31-letni Wayne Rooney odszedł z Man Utd jako rekordzista klubu pod względem strzelonych bramek. Łącznie zdobył ich 253. Stał się legendą klubu, ale jego decyzja o odejściu nie była wielką niespodzianką, zanosiło się na to od jakiegoś czasu.
– Widziałem, że nie będę kluczową postacią u Mourinho, podjąłem więc decyzję, że pora odejść. Dla United Romelu Lukaku jest doskonałym napastnikiem. Jest silny, szybki i strzela gole, dlatego z pewnością wniesie dużo dobrego do drużyny.
Rooney wrócił do Evertonu, w którym rozpoczął piłkarską karierę mając 10 lat. W dorosłej piłce spędził w nim dwa sezony, zanim na trzynaście lat nie trafił do United. Teraz ponownie reprezentuje barwy The Toffees.
– Teraz znowu gram, cieszę się piłką. Ponownie cieszy mnie każde wyjście na boisko. Jestem piłkarzem, który zawsze wierzył w siebie. Pamiętam, gdy miałem 16 lat i trafiłem do dorosłej drużyny Evertonu. Pamiętam, że mając 16 lat wiedziałem, że jestem najlepszym piłkarzem w zespole.
A co Rooney ma do powiedzenia o Jose Mourinho, który nie widział dla niego miejsca w drużynie, oraz innych trenerach, którzy ostatnio prowadzili Manchester United?
– Louis Van Gaal spotkał się z dużą krytyką. Wierzę, że gdyby został, drużyna grałaby coraz lepiej. Przywiązywał wagę do najdrobniejszych szczegółów, na boisku i poza nim.

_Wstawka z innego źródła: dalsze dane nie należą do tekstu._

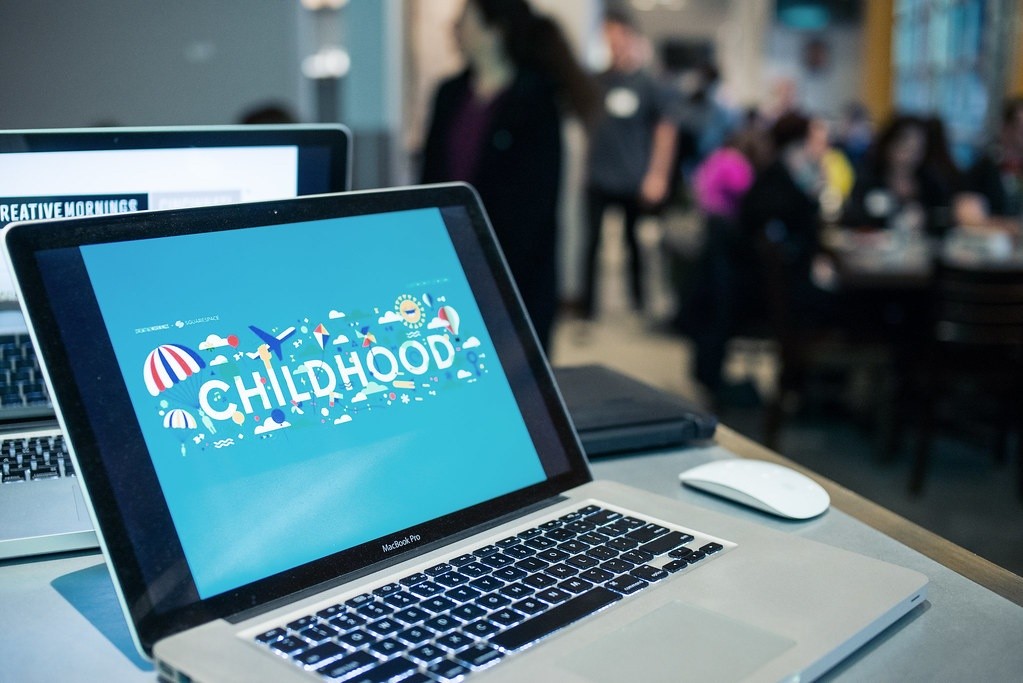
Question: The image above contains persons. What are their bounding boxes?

Wymagał od nas dawania z siebie wszystkiego każdego dnia. Nagrywaliśmy treningi, a potem siadaliśmy i oglądaliśmy je.
Potem przyszedł Jose i w lidze mieliśmy problemy, brakowało nam konsekwencji. W pucharach szło nam za to dobrze. Widziałem, dokąd Jose zmierza z drużyną i jestem pewien, że osiągną duży sukces.